Two teams of surgeons went to work to save Fran. A chaplain stayed with Larson the entire time.
This happened 11 years ago, by the way. Larson still can't get through the story without misting up in gratitude.
"When I think about what that hospital did for us," she said, "my daughter was in a coma for more than three months. On the Glasgow coma scale (which ranges from a low of 1 to a high of 15), she was a 4 when she went in. Afterward, I asked a doctor what happens to patients who are a 4. I was told, 'They die.'"
Fran didn't die. She still has her share of troubles -- she's hard to understand on the phone, for example -- but she's living that great life, after all. She married her high school sweetheart. One of the doctors who attended to Fran the night she first arrived at The Med walked Larson down the aisle.

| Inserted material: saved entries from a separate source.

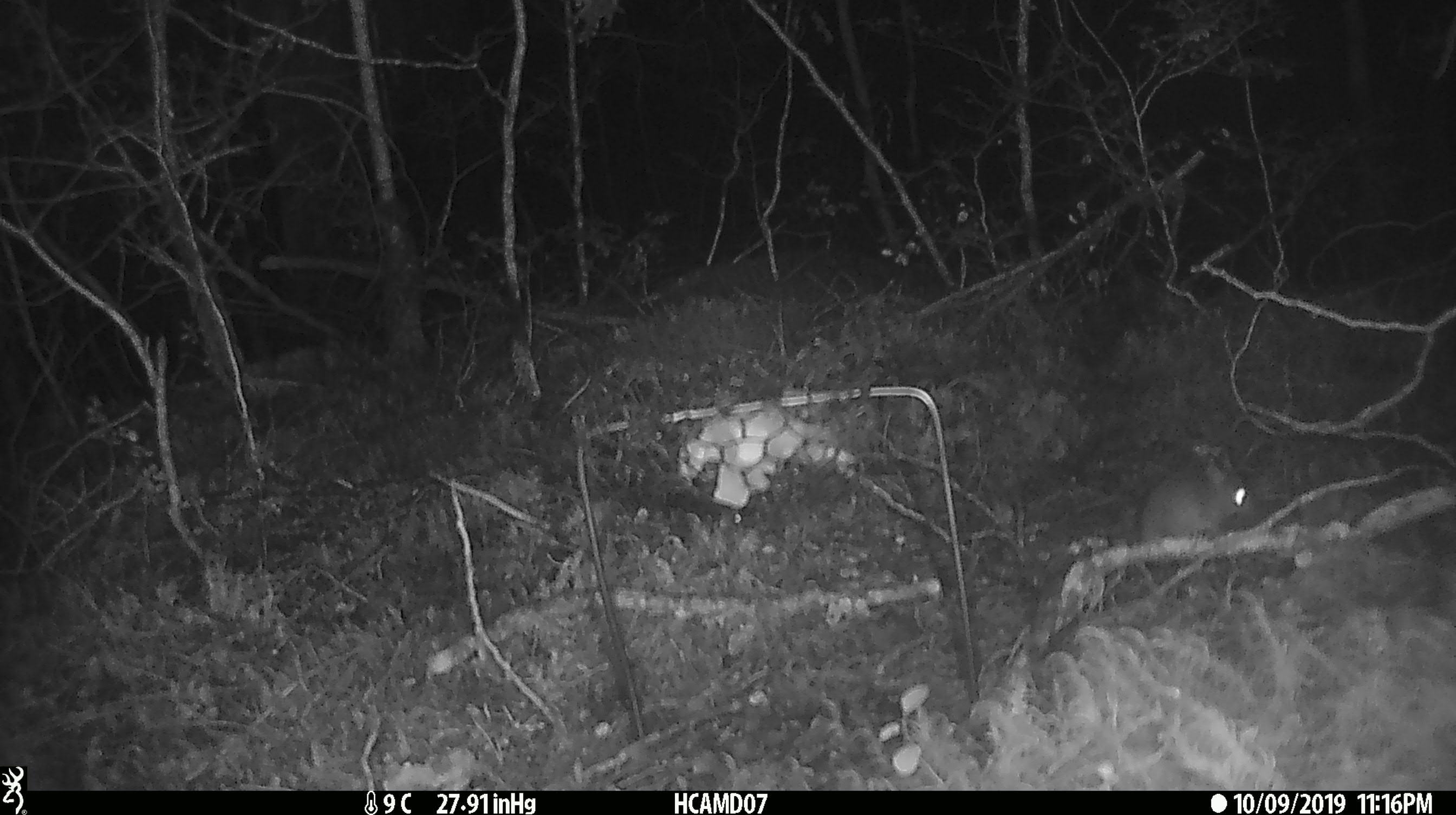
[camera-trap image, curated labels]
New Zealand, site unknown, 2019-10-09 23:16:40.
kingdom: Animalia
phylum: Chordata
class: Mammalia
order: Rodentia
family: Muridae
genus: Mus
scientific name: Mus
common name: mouse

"It's a straight-out-of-the-Bible miracle," said Larson, "but God's vehicle was The Med."
So, yes, it's completely understandable if you don't make it through another front-page story on the crisis facing The Med. It's completely understandable if your eyes glaze over at the very thought.
But don't pretend this is about someone else. Unless you know you'll never be in a car wreck, never suffer from severe burns, never fall off a ladder, or have a high-risk pregnancy, or have children who drive cars.
"If you've got a child or a grandchild, you've got a dog in this fight," said Larson. "It only affects you if you breathe."